Manish Bhargava, a fund manager at Straits Investment Holdings Pte, agreed that markets should expect further volatility while military operations in the Middle East continue.

The attack on Israel could lead to increased volatility in markets and make investors more risk-averse in the near term. If geopolitical tensions flare up in the Middle East and there is disruption to oil production or transportation, then it could lead to much higher oil prices.

Bhargava noted.

Oil price jumps as equities jitter.

Generally, oil prices have a pivotal role in the world economy due to oil’s interconnectedness with various sectors and its potential to influence investor sentiment. Thus, the fresh geopolitical hotbed in the Middle East resulted in a “typical” oil price surge, setting the market turbulence in motion.

West Texas Intermediate (WTI) crude oil futures were up by 3% on Oct 9, trading near $85 a barrel, while Brent crude was up $2.70, or 3.2%, to $87 a barrel.

Crude oil prices jump after Hamas attack on Israel. Source: TradingView.com

Notably, the oil price rally reversed the previous week’s downtrend – the largest weekly decline since March. The latter sent Brent down 11%, and WTI retreated more than 8%.

US-based Oil and Gas companies profit

Similar to 2022, when the Russia-Ukraine war first erupted, the Israel-Hamas conflict could promise profits to oil and gas companies in the US. In detail, Russia’s invasion of Ukraine resulted in a plunge of Russian Gazprom stocks, paving the way for its American counterpart to take the lead.

For example, ExxonMobil, a Liquified Natural Gas (LNG) giant based in Texas, US, saw a 270% uptrend in its XOM stock price per share since hitting the local bottom in late Oct 2020. As a result, the company announced record profits of $55.7 billion in 2022.

Amid the fresh conflict, XOM stock jumped to $110 per share in presale, promising more rewards to investors.
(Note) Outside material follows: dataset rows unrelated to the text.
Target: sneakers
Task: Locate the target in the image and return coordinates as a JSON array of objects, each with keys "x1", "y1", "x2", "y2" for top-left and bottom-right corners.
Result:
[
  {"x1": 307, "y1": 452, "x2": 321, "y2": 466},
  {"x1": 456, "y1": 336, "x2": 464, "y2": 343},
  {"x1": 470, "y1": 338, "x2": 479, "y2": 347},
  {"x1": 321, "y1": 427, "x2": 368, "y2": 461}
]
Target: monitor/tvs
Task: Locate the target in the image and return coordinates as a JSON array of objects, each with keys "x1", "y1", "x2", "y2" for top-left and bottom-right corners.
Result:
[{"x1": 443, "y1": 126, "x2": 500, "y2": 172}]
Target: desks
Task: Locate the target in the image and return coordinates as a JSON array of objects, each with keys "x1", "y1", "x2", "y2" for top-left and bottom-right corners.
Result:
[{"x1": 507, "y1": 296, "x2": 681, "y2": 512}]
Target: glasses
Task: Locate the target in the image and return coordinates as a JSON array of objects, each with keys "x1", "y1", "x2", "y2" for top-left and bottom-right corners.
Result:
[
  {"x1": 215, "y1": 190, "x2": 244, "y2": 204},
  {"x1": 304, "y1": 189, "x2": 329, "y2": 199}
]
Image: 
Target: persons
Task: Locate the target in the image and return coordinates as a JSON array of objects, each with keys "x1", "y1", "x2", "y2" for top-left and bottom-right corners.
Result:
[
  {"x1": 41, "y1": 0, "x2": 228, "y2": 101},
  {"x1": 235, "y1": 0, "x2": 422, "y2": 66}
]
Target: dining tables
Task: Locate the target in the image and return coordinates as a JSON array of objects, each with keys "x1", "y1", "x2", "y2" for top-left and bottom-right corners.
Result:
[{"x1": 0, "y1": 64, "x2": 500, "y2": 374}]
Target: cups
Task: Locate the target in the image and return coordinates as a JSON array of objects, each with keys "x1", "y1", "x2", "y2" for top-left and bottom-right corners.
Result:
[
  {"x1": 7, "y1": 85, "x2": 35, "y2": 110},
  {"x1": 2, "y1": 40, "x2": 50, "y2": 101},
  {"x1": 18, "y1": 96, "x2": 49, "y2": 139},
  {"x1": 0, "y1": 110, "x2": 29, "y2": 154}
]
Exxon stock (XOM) jumped to $110 in presale on Oct 9. Source: TradingView.com

Similarly, Cheniere Energy, Inc., another LNG company headquartered in Texas, previously benefitted from macroeconomic turmoil.

In February 2016, it became the first US company to export liquefied natural gas. In 2018, it was a Fortune 500 company. And in 2022, the company’s shares (ticker: LNG) soared right after the war in Ukraine started. As of Oct 9, the LNG stock jumped to $166 in presale.